With all of this in mind the USPTO must target for workforce reduction:
- Those patent examiners who have not issued patents in years (there are many). These examiners are already not doing their jobs and their absence will simply not cause any hardship on the agency.
- Art Units with single digit allowance rates, of which there are more than a few. Indeed, Art Units like 3689 have such low single digit allowance rates that closing it and other similarly situated Art Units down, as part of a workforce reduction plan, would not cause any hardship on the agency. See Where Patent Applications Go to Die.
- Those patent examiners who are known to have gamed the system and who submit falsified time records. Although the Inspector General’s report did not identify these examiners, it appears as if 5% of the examiner workforce has been submitting questionable, if not fraudulent, timesheets. See here, here and here.

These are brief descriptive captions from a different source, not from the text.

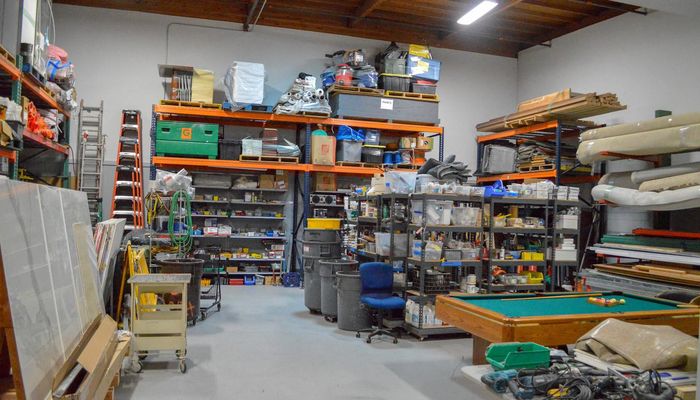 Warehouse Space for Sale at 380 Swift Ave South San Francisco, CA 94080 - #2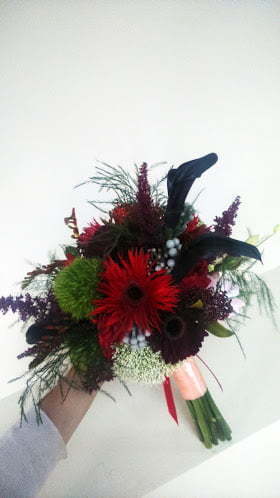 Тематический, Зимняя в Ресторан / Банкетный зал от Студия дизайна и декора Златоглазка 17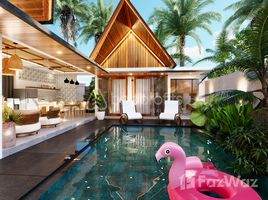 2 Habitación Villa en venta en Ngurah Rai International Airport, Kuta, Kuta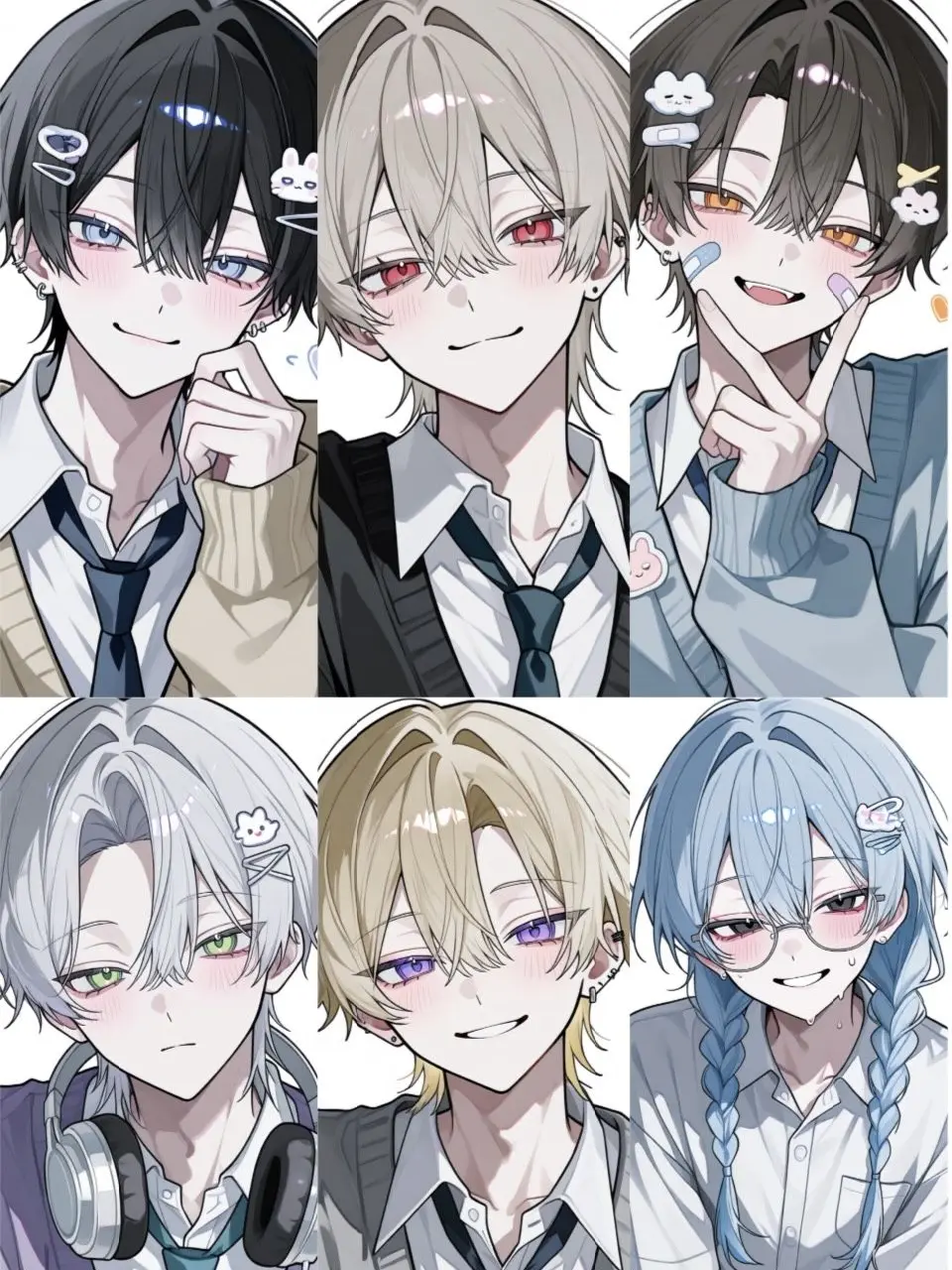Pentei1126의 性格悪い{{user}}がだーいすき
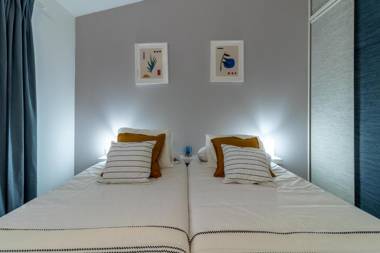 Flatguest Orinoco + Pool + Terrace + Garden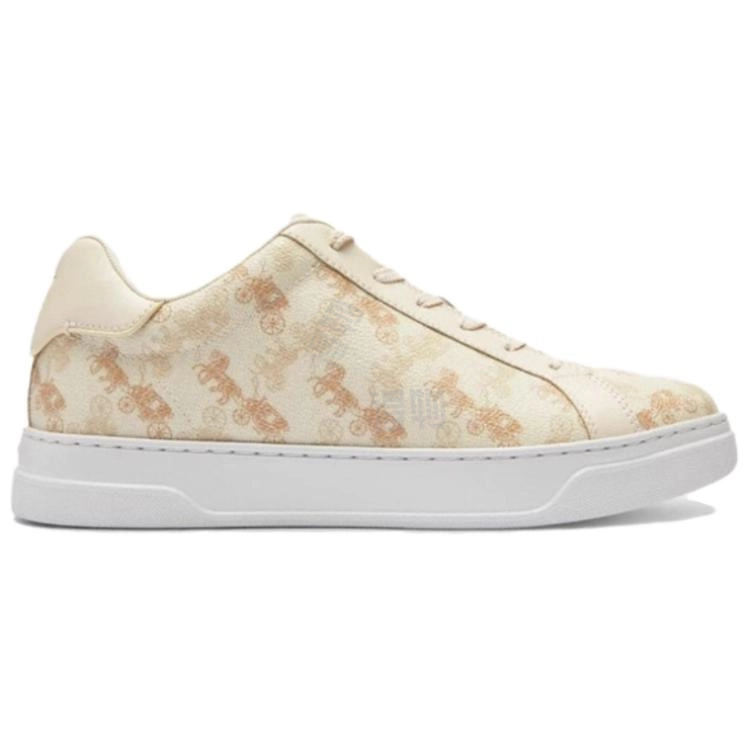 COACH Highline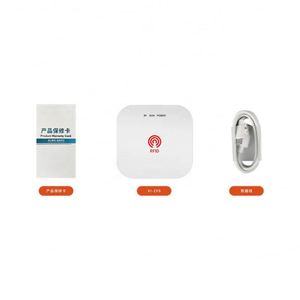 เครื่องอ่านและเขียนแท็ก RFID UHF รุ่น VD-61 ยี่ห้อ Vanch รุ่นใหม่ พร้อมพอร์ต USB สำหรับแท็บเล็ตและเดสก์ท็อป รองรับความถี่ 860-960MHz - Product Image 5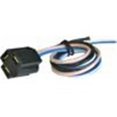 thumbnail image 1 of 3 Prong Headlight Plug Sockets with 12 in.  Leads, 1 of 1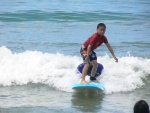 JP's Surf Camp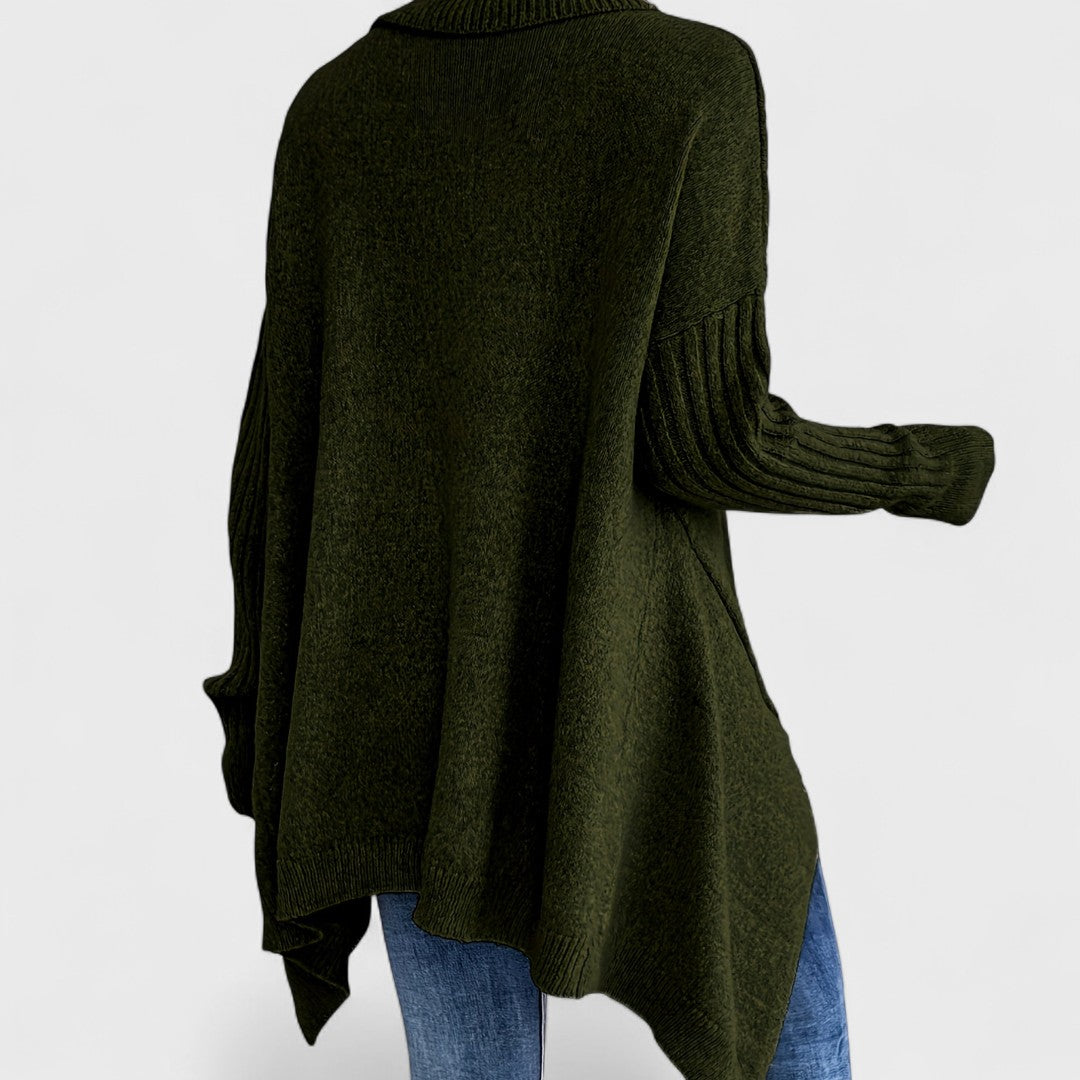 Laila - Oversized Sweater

- Those patent examiners who are unable to pass English language fluency screening. While many of these examiners may be technically competent, it is simply unfair to applicants to be assigned an examiner that is not fluent in the language of the Office.
The Mulvaney memo instructs agencies to “consult with key stakeholders including their workforce” when developing their workforce reduction plans. Hopefully the USPTO will follow Mulvaney’s recommendation and hold the typical roundtable stakeholder meetings across the country, or at the very least at their headquarters in Alexandria, Virginia.